Бабушка осторожно тронула его за плечо.

– Рехнулся, что ли совсем на старости лет? – свистящим шепотом заговорила она. – О себе не думаешь, так хоть сына пожалей. Доболтаешься, что тебя свяжут и нам не уйти…

– Помолчи, женщина… – Дед, казалось, взбеленился не на шутку. – Это наша Родина, и пусть он ответит, что они хотят с ней сделать.

Был он человеком горячим, но справедливым. В конце двадцатых, когда Чингистау задыхалась от голода, он уехал в город. Но и там оказалось несладко, ибо выжил, остался с ним только один из его детей – мой отец.

Нас окружили односельчане. Теперь, когда прошло столько лет, мне кажется, что дед каким-то внутренним чувством ощущал реальную угрозу для жизни этих простых людей. Чем иначе могу объяснить я его вспышку – ведь он, умный спокойный человек, не мог не понимать, что слова его ничего не решат. Ровным счетом ничего. Они в упор глядели друг на друга, рослый статный подполковник и сутулый, но все еще могучий, жилистый дед, чья цепкая рука крепко сжимала камчу.

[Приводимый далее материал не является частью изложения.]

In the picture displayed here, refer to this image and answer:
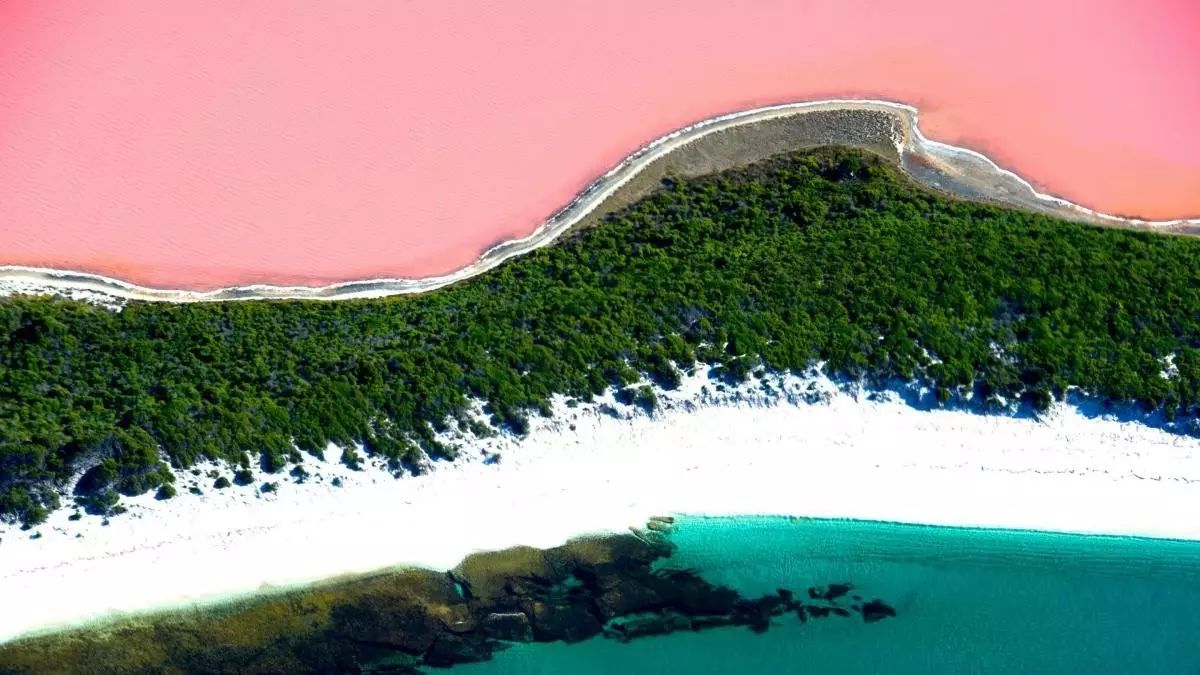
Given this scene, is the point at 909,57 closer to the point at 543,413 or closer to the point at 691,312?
the point at 691,312

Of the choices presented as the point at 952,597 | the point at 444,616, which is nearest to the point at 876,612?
the point at 952,597

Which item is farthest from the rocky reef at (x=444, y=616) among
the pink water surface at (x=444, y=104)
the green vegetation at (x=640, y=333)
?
the pink water surface at (x=444, y=104)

– А ты знаешь, казенный человек, что вытерпел этот народ? Нет, ты не знаешь этого. Ты не знаешь, что наша земля – это земля великих и святых людей! Веками жили мы в этой степи, мирно кочуя и никого не обижая. Здесь наши джаиляу. Здесь родился наш Абай. Потом он стал неугоден властям, и за одно только упоминание его имени нас ссылали в Итжеккен – Сибирь. Потом расстреляли Шакарима, нашего великого поэта и философа, с которым дружил ваш Лев Толстой и опять – стоило казаху заикнуться о Шакариме, как он тут же оказывался в Сибири. Лучшие люди в ссылке умирали… Вот ты из Семипалатинска приехал, так вся наша степь от аула до Семипалатинска была человеческими трупами покрыта – голод, ты знаешь, что это такое? Ты знаешь, скольких он выкосил? А потом – война. Скольких и она унесла, тут каждый второй джигит на чужой стороне пал. А посмотри, что едят колхозники, что они на трудодень получают? Да мы не живем, а существуем. Многие не то что вкус мяса, вкус хлеба забыли. За каждого колхозного барана головой можно поплатиться… Так скажи, казенный человек, когда наш народ будет жить? И будет ли он жить?.. Ты ведь нас на смерть гонишь… Разве не так?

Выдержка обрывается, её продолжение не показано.